What you need to do ::
Only lines with the word "across" belong in the answer; copy them from the records below.

[Stored data]
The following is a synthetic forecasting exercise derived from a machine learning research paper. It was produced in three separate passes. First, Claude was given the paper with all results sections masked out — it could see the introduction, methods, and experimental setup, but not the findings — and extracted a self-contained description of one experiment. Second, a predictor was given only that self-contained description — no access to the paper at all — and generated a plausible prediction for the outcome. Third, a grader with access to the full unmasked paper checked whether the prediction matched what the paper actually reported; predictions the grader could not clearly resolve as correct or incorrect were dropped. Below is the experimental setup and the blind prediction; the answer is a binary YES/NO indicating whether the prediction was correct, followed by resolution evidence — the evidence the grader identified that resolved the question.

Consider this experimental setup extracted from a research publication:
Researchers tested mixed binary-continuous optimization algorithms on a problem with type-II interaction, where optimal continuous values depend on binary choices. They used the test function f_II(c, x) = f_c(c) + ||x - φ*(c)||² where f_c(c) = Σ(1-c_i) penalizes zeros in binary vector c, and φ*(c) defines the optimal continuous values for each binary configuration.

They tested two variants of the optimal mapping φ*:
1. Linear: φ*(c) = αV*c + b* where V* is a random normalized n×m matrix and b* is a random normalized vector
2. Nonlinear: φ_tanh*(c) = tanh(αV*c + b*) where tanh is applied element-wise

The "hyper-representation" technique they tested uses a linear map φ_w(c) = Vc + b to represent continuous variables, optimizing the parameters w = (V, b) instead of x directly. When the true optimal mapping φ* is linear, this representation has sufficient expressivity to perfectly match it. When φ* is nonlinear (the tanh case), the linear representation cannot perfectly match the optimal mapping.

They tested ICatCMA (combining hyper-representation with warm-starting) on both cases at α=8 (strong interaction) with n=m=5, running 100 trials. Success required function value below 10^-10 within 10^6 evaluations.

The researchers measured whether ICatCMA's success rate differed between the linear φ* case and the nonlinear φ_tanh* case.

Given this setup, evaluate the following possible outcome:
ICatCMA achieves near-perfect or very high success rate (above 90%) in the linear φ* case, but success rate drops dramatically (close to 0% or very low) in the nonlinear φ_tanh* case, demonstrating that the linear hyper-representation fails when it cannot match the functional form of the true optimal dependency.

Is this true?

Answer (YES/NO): NO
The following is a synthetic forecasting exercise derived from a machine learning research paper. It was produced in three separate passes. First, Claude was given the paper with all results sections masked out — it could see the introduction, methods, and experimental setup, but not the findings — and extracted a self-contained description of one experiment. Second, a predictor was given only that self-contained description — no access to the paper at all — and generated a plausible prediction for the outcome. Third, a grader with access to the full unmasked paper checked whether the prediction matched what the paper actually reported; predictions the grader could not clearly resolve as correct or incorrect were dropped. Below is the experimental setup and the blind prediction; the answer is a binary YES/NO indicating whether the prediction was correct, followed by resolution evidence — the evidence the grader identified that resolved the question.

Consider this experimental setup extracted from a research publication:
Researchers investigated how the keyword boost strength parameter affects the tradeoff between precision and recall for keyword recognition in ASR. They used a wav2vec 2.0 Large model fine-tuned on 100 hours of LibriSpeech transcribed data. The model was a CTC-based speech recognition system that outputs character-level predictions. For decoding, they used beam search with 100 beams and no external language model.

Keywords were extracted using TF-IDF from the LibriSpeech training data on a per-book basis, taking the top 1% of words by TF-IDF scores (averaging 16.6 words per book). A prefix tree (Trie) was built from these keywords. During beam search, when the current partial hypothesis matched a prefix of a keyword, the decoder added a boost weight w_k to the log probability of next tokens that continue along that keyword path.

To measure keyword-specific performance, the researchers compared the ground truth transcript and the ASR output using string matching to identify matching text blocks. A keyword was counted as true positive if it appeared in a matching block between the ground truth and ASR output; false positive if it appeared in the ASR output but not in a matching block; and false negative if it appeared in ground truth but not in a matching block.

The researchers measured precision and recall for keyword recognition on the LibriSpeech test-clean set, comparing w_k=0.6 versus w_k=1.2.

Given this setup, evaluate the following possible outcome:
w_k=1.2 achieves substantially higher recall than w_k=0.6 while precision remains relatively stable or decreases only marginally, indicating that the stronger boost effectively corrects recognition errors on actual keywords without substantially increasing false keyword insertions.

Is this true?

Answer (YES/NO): NO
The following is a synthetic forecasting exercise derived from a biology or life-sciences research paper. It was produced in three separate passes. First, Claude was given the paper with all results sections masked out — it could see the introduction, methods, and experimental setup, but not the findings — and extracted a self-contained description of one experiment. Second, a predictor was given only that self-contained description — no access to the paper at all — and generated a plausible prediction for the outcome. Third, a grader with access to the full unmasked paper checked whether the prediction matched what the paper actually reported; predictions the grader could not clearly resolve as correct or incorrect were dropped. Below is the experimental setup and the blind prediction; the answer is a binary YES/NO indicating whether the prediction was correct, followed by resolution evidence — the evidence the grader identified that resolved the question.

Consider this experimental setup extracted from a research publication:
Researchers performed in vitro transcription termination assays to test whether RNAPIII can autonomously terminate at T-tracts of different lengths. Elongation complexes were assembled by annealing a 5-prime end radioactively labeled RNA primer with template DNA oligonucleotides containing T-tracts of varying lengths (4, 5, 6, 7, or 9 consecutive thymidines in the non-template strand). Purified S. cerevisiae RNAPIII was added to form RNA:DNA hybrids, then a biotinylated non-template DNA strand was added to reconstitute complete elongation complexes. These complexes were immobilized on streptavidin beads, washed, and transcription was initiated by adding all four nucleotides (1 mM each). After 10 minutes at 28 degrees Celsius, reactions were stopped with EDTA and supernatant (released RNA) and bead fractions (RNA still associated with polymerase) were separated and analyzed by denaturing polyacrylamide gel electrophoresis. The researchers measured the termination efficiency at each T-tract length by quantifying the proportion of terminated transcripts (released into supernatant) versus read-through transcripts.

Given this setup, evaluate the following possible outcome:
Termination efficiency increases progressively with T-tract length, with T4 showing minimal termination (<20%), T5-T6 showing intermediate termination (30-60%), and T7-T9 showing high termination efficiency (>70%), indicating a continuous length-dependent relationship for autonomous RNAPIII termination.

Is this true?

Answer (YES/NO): NO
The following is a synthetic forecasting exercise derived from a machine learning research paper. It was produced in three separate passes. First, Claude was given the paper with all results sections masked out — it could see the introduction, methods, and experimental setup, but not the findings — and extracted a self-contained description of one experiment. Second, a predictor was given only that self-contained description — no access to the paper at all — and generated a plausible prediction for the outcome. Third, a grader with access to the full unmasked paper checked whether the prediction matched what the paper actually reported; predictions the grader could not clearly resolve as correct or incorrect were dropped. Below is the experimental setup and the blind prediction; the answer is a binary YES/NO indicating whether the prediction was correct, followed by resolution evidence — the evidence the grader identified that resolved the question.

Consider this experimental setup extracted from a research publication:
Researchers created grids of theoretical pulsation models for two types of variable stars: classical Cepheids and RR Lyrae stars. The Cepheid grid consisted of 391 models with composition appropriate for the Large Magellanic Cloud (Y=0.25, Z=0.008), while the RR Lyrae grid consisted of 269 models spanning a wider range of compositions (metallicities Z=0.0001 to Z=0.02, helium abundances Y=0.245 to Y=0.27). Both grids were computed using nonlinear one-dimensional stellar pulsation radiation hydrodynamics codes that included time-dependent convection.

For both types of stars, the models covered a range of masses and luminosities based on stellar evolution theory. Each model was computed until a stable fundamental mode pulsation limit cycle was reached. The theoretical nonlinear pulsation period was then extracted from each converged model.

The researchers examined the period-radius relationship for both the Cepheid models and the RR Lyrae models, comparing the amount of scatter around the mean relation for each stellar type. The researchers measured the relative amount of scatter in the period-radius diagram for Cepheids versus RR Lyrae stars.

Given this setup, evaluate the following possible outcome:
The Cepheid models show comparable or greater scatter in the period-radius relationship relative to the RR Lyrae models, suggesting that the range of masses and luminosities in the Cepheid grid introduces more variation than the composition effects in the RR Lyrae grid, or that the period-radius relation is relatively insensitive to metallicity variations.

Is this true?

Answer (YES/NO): NO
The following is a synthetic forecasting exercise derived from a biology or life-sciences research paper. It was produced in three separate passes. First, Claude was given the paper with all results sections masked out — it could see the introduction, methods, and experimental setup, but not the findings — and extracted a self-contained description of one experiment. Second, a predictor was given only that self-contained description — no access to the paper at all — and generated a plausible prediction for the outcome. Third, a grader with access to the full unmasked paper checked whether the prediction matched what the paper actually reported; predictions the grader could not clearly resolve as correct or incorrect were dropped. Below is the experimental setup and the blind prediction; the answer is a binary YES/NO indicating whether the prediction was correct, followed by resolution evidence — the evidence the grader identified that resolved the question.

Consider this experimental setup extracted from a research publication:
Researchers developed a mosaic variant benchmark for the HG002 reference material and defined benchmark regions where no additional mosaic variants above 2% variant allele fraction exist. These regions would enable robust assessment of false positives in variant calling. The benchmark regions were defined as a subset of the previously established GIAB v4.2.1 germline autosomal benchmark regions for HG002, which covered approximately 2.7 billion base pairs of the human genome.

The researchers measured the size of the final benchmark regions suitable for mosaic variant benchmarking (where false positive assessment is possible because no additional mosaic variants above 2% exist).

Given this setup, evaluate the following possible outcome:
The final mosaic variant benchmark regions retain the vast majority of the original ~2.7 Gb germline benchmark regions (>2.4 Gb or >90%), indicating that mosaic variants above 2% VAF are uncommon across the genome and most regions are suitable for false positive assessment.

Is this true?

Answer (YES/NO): YES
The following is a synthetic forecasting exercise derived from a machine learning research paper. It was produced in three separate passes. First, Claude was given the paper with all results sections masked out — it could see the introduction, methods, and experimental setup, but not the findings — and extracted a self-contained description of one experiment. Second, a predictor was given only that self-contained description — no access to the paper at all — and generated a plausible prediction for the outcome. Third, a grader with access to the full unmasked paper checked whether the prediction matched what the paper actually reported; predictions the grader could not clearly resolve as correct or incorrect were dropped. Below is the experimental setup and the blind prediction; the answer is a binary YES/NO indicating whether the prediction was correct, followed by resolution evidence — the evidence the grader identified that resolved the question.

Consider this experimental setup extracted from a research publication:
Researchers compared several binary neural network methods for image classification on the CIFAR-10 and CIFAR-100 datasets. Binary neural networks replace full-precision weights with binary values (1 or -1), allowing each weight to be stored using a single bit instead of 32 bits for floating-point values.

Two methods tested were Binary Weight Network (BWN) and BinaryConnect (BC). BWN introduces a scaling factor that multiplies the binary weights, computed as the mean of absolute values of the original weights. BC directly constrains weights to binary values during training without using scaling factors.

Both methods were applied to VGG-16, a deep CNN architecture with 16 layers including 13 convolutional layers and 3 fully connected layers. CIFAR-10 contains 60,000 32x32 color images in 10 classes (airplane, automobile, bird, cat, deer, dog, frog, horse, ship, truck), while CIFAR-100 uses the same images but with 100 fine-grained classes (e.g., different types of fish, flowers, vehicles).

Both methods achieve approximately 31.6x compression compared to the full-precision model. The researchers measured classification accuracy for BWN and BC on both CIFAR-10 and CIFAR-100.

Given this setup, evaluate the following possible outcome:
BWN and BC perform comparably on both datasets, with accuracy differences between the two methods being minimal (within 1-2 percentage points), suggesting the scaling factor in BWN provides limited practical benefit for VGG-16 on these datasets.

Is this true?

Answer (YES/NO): YES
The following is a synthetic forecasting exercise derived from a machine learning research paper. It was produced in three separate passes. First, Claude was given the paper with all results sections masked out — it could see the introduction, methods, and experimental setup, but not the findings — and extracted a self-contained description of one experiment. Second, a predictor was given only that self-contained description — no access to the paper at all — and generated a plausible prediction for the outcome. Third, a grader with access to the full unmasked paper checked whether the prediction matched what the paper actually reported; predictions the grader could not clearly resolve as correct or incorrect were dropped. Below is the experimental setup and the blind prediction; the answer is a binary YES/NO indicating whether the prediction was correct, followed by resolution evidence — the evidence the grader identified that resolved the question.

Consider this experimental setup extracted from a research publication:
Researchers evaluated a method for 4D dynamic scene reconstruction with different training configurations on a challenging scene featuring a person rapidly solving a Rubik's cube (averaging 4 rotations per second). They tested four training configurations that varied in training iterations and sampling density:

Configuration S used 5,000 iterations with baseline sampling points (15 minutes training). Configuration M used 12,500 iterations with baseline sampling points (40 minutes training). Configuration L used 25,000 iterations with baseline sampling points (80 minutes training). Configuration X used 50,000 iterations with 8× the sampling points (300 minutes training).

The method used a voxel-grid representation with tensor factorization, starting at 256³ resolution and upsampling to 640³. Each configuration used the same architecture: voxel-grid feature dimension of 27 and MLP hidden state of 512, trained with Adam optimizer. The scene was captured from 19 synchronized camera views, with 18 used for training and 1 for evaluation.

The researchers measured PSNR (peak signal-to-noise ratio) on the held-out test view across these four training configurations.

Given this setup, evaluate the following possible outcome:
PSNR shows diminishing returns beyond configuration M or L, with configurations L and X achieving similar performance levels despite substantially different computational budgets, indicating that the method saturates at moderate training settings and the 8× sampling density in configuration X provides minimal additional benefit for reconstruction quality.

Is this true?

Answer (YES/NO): NO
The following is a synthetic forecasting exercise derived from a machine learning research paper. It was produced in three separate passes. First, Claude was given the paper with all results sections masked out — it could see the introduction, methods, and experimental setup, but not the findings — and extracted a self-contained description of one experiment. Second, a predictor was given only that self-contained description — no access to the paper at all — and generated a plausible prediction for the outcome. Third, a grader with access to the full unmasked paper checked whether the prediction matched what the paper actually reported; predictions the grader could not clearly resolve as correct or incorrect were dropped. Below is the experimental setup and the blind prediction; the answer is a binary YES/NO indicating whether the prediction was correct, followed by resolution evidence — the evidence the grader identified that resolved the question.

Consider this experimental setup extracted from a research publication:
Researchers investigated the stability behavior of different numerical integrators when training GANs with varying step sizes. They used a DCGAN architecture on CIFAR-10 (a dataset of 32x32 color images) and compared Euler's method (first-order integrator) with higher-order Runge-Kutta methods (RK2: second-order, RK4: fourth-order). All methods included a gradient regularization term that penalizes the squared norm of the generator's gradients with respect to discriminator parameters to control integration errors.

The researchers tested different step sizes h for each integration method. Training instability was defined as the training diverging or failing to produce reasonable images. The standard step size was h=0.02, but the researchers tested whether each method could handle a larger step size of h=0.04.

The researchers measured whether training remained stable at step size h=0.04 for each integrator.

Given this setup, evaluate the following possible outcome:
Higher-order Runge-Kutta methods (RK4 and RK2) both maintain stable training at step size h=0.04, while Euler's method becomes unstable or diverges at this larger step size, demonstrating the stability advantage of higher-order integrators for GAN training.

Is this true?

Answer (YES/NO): YES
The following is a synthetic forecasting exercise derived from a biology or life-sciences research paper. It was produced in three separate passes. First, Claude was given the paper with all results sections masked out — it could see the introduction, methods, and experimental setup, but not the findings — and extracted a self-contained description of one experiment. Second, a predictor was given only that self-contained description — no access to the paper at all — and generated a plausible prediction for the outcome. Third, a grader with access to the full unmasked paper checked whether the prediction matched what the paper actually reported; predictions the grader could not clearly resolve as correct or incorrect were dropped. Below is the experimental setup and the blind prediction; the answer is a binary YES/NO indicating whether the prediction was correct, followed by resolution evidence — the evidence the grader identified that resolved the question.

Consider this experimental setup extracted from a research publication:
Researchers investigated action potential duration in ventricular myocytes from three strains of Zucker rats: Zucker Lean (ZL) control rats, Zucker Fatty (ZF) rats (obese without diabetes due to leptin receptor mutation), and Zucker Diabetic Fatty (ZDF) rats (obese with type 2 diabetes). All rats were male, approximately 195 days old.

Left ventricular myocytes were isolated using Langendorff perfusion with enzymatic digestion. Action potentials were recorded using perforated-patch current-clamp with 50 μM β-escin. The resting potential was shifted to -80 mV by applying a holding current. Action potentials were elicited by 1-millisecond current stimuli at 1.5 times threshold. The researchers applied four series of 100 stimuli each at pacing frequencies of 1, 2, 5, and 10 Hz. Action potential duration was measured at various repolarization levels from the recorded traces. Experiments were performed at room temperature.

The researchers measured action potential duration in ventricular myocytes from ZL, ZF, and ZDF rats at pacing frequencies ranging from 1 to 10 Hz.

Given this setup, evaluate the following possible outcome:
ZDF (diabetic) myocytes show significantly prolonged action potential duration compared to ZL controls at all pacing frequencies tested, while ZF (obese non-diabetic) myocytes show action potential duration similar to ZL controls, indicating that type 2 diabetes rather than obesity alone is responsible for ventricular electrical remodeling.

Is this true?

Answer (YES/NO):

Exercise result ::
The final mosaic variant benchmark regions retain the vast majority of the original ~2.7 Gb germline benchmark regions (>2.4 Gb or >90%), indicating that mosaic variants above 2% VAF are uncommon across the genome and most regions are suitable for false positive assessment.
The researchers measured PSNR (peak signal-to-noise ratio) on the held-out test view across these four training configurations.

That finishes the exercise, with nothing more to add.